Immunosuppressive drugs greatly reduce the chances of rejection but also increase the chances of infection in the recipient. The recipient is prone to the most common infections and some may eventually die of developing cancer.

How does a heart transplant patient know if he or she is rejecting the donor organ or developing an infection?

Symptoms

  • Weakness,
  • Fatigue
  • malaise (feeling lousy),
  • fever, and
  • “flu-like symptoms”, such as chills, headaches, dizziness, diarrhea, nausea and/or vomiting.

In such cases, the recipient has to immediately seek medical attention and perform all required tests so that it can be treated appropriately.

How is rejection of the organ diagnosed and monitored?

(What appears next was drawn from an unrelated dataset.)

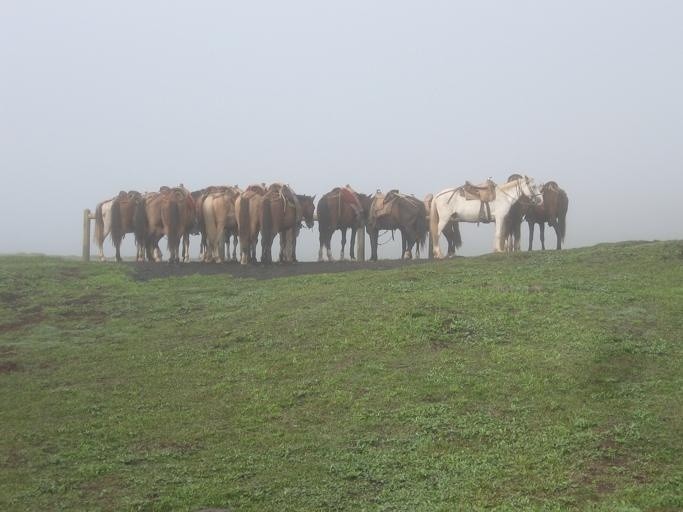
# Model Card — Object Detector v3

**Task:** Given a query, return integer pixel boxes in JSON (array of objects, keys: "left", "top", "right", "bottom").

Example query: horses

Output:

The standard for monitoring rejection is the endomyocardial biopsy. This is a simple operation for the experienced cardiologist and can be done as an outpatient procedure. First, a catheter is put into the jugular vein in the neck. From there, the catheter is advanced into the right side of the heart (right ventricle) using an x-ray method called fluoroscopy for guidance. The catheter has a bioptome at its end, a set of two small cups which can be closed to pinch off and remove small samples of heart muscle. The tissue is processed and placed on glass slides to be reviewed under the microscope by a pathologist. Based on the findings, the pathologist can determine whether or not there is rejection.

Immunosuppressive therapy is then adjusted, for example, increased if rejection is present. Investigators have tried to develop less invasive methods to monitor for rejection. There is a new high-tech analysis that can be done in a sample of blood that is very promising and much easier for the patient than the endomyocardial biopsy. This test looks at the expression of specific genes in cells in the blood. The amount of expression of key genes indicates whether or not rejection is occurring. Nevertheless, so far, no method has replaced the endomyocardial biopsy.